The German philosopher and jurist Christian Thomasius (1655-1728) was one of the most respected and influential university teachers of his day. He was instrumental in the popularization of the Enlightenment in Germany.
Christian Thomasius was born in Leipzig on Jan. 1, 1655. He received his early education there from his father, a schoolteacher. He pursued the study of law at Frankfurt and began teaching at the University of Leipzig in 1684. In his lectures Thomasius was a bold advocate of the teachings on natural law of the jurist Samuel von Pufendorf. He attracted even more attention, however, when he began to severely criticize the prejudices, pedantry, and intolerance of the scholars and theologians at Leipzig. In 1687 he became the first German university professor to lecture in German instead of Latin. The following year he began to publish a monthly periodical which he used as his chief instrument in further attacks on the stupidities of scholars and theologians. His outspoken views, however, brought reaction, and in 1690 he was forbidden to lecture or publish. He moved to Berlin, where Elector Frederick III of Brandenburg-Prussia allowed him to lecture. In 1694 Thomasius helped lay the foundation for the University of Halle, where he became second and then first (1710) professor of jurisprudence. He remained in Halle until his death on Sept. 23, 1728.

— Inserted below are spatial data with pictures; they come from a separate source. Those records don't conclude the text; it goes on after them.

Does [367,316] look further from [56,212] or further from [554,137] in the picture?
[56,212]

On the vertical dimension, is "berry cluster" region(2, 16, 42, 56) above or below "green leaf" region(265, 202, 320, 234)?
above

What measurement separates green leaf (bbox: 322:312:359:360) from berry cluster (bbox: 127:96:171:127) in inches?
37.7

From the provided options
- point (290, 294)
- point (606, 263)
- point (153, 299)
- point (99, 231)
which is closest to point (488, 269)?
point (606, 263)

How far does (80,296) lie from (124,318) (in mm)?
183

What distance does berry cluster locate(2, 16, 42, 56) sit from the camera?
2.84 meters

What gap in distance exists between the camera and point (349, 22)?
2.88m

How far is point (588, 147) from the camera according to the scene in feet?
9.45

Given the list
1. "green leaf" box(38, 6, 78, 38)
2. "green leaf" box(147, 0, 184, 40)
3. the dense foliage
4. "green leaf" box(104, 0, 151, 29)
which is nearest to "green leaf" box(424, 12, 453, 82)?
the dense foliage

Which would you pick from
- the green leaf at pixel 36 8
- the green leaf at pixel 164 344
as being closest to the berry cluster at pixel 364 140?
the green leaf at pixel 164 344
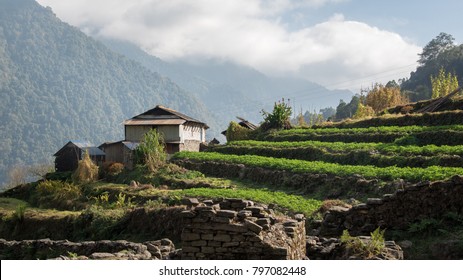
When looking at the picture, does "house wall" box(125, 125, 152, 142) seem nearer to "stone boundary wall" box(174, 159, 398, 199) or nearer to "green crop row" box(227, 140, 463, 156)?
"green crop row" box(227, 140, 463, 156)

A renowned professor, Thomasius gave expression to many enlightened ideas and programs. Although he was not a profound thinker, his commonsense reasoning enabled him to put forth many practical reforms in the areas of philosophy, law, theology, and social customs. As a teacher, Thomasius believed not only in a solid academic training but also in developing character and comprehension of practical affairs. In religious matters he believed in the necessity for freedom of thought and speech and thoroughly condemned theologians who were always searching for heretics. He also attempted to free the study of jurisprudence from the control of theology. In his own theological beliefs, he considered that revealed religion was necessary for salvation.
Although he was influenced by the Pietists at Halle, especially Philipp Spener, Thomasius agreed primarily only with their opposition to established theological systems and their practical piety and not with their central emphasis on sin and grace. On matters of Church law, he emphasized that, since the Church was an institution within the domain of the state, the power of the state was supreme over the Church although not necessarily over the moral lives of individual Church members. He expressed himself powerfully against trial for witchcraft and the use of torture. In all of these ideas, Thomasius demonstrated his fundamental belief in the enlightened ideas of the 18th century.
Further Reading on Thomasius
There is no adequate biography of Thomasius. He is discussed in an excellent one-volume survey of the course of German philosophy to 1800 by Lewis White Beck, Early German Philosophy: Kant and His Predecessors (1969).